Passando attraverso decine di incontri clandestini, i primi tentativi di raccontare al mondo la realtà quotidiana dei poliziotti, proteste improvvisate seguite da repressioni e indagini interne, le riunioni con sindacati e politici e i primi ufficiali che si schierano apertamente con i Carbonari ‘il nostro sogno si realizzò il primo aprile del 1981 con la riforma che sancì la smilitarizzazione della Polizia e con essa la conquista del sindacato. Dalle ceneri del Corpo della Guardie di Pubblica Sicurezza, nacque finalmente la Polizia di Stato; le stellette della divisa, simbolo della condizione militare, lasciarono il posto alle mostrine raffiguranti fiamme d’oro su fondo cremisi’, recita il protagonista del romanzo.
‘I contenuti di questo libro sono ancora oggi di estrema attualità. Anche in questi ultimi giorni si parla di gestione dell’ordine pubblico e della piazza. I recenti avvenimenti ci fanno riflettere sugli sforzi posti in essere dai Carbonari, da questi uomini decisi e determinati che, con dignità, e nel rispetto dell’istituzione che rappresentavano offrirono il loro contributo per la costruzione di una nuova e diversa politica della sicurezza pubblica, desiderosi di abbattere quel muro di diffidenza che li separava dalla società civile. Conquiste di questi uomini coraggiosi che se non facciamo attenzione rischiano oggi di essere vanificate’, sottolinea Balsamà.

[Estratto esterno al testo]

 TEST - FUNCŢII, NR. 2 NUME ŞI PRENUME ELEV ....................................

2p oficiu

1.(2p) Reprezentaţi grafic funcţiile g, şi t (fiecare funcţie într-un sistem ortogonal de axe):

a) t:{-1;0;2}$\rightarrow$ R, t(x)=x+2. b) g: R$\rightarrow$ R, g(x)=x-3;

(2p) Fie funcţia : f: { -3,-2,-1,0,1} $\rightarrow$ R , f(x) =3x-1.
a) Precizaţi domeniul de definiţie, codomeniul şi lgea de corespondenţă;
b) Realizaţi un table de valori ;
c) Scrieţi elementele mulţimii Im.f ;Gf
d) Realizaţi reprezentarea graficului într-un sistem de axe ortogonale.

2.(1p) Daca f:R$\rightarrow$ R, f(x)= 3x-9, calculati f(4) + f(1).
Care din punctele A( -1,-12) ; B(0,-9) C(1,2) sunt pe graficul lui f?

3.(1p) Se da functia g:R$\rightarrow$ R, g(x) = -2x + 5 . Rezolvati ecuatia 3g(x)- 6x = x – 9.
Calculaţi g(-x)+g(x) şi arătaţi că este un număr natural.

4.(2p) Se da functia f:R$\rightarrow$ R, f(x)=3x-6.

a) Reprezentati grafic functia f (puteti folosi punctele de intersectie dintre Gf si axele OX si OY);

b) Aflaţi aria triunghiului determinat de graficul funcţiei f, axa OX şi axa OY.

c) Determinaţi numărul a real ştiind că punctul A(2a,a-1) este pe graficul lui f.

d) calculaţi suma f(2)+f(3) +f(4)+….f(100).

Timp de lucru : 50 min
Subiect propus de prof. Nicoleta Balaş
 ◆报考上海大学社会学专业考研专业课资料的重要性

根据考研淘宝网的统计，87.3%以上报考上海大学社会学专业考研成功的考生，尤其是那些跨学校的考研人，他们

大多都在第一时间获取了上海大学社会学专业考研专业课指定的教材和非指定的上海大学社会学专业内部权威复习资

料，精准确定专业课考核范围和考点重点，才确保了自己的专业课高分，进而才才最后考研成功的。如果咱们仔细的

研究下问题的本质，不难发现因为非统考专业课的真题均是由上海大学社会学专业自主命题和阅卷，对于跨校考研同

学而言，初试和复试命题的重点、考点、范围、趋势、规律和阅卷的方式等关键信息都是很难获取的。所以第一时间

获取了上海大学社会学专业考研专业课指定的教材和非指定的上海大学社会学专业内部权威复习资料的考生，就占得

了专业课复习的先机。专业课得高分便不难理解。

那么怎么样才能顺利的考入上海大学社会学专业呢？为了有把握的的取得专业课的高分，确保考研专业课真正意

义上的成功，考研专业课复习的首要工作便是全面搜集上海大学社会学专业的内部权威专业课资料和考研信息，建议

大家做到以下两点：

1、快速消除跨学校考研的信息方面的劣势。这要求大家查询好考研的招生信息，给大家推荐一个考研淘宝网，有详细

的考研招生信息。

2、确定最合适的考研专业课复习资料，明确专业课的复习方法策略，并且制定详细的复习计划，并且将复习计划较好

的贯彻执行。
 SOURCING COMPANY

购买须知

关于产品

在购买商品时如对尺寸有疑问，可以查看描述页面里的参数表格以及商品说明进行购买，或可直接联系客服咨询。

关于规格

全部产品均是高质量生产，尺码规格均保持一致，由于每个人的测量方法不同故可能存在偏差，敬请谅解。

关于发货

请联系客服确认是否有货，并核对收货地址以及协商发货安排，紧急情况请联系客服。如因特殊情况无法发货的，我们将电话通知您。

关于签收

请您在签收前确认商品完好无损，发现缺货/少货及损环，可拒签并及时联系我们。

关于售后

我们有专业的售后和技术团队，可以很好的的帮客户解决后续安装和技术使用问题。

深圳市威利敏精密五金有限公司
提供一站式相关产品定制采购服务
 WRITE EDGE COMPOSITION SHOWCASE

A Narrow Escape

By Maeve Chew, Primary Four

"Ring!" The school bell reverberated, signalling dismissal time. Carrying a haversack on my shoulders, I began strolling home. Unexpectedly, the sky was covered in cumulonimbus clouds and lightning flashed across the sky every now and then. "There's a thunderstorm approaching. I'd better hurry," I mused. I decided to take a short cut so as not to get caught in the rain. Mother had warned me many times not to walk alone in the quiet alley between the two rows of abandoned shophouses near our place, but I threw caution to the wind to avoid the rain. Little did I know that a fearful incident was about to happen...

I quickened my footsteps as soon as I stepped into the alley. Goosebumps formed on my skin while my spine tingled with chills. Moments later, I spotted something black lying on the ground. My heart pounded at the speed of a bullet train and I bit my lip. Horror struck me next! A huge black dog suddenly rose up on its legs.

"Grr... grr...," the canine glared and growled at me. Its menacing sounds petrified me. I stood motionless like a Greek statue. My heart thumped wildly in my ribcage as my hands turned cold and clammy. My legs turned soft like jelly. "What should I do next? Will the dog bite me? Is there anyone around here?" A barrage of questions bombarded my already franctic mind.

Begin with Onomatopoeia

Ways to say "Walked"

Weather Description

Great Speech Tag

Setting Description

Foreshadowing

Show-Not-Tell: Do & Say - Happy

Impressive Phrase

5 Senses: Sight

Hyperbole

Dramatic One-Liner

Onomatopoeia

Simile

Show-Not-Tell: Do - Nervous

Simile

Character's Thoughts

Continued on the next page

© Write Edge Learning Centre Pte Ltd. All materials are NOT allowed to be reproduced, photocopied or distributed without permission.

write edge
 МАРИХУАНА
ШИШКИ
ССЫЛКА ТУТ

‘All’epoca i poliziotti, considerati proletari dallo stesso Pasolini in una sua celebre poesia, avevano cominciato a dialogare con gli operai e gli studenti per spiegare di non essere i loro antagonisti nelle piazze, di non rappresentare la loro controparte, ma semplici lavoratori. Dopo la diffidenza iniziale, si aprì il dialogo. Iniziò quel confronto che era divenuto improcrastinabile in un periodo storico caratterizzato da continui scioperi. Adesso questo muro di diffidenza rischia di rialzarsi – aggiunge – Può accadere che una situazione sfugga di mano, ma la polizia di oggi non è quella di allora. Come ha detto il ministro dell’Interno Piantedosi la gestione dell’ordine pubblico resta democratica, non è cambiata. I cittadini devono comprendere che i poliziotti svolgono un ruolo fondamentale per assicurare ordine e sicurezza e sono sempre al loro fianco, per assicurare l’esercizio dei loro diritti, di quegli stessi diritti per i quali i nostri carbonari hanno instancabilmente lottato’.